4-2 大家が亡くなり、遺産分割協議が完了する前に、賃貸借契約を結ぶ方法

遺産分割協議

賃貸経営をしていた大家が亡くなり、その子供がアパートを相続することになった場合、相続人が複数いると、遺産分割協議が完了するまでに時間がかかり、その間に、新たに物件を借りたいという人が現れることがあります。

遺産分割協議が整う前は、相続財産(アパート)は、相続人全員の共有物になりますので、相続人全員の意思の合致があれば、遺産分割協議前であっても、相続財産を賃貸することは可能です。

このような場合の一般的な方法としては、相続人の中で代表者を一人決めてもらい、他の相続人から、代表者に対して、賃貸借契約の締結権限のある委任状を出してもらうようにし、賃貸借契約書には代表者一人に署名押印してもらいます。

仲介に当たる業者としては、重説で、賃借人に対して、登記名義人(被相続人)と、賃貸人(相続人)が異なっている理由を説明すればOKです。
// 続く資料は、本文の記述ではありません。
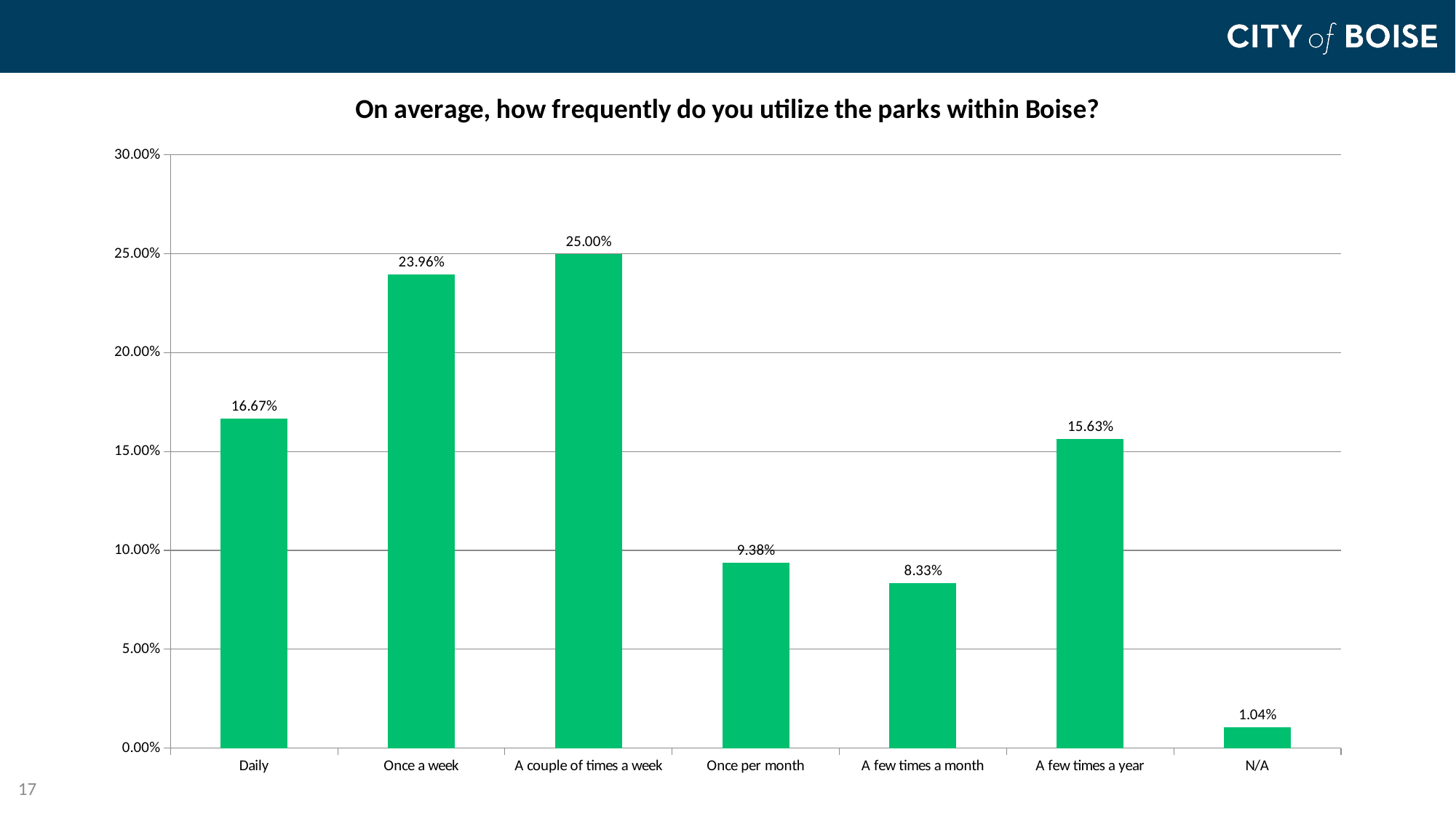
Which category has the highest value? A couple of times a week What is the difference between 'Daily' and 'A few times a year'? 1.04% Which is larger, 'Once per month' or 'A few times a month'? Once per month What kind of chart is shown on the slide? Bar chart How many categories are shown on the x axis? 7 What percentage of respondents said they use Boise parks daily? 16.67% What is the difference between 'A couple of times a week' and 'Once a week'? 1.04% What is the title of the chart? On average, how frequently do you utilize the parks within Boise? What is the value for 'Once per month'? 9.38% Is the value for 'Once a week' greater or less than 20.00%? greater Which category has the lowest value? N/A What is the value for 'A few times a year'? 15.63%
売買の基礎知識3-1『売買契約書や覚書への署名の仕方

なお、相続人全員の賃貸意思の合致が得られていない場合、もしくは相続人の一部と連絡が取れないような場合において、宅建業者が一部の相続人だけの希望に沿って賃貸借契約の仲介行為を行ってしまうと、後になってトラブルに巻き込まれる可能性がありますので、注意が必要です。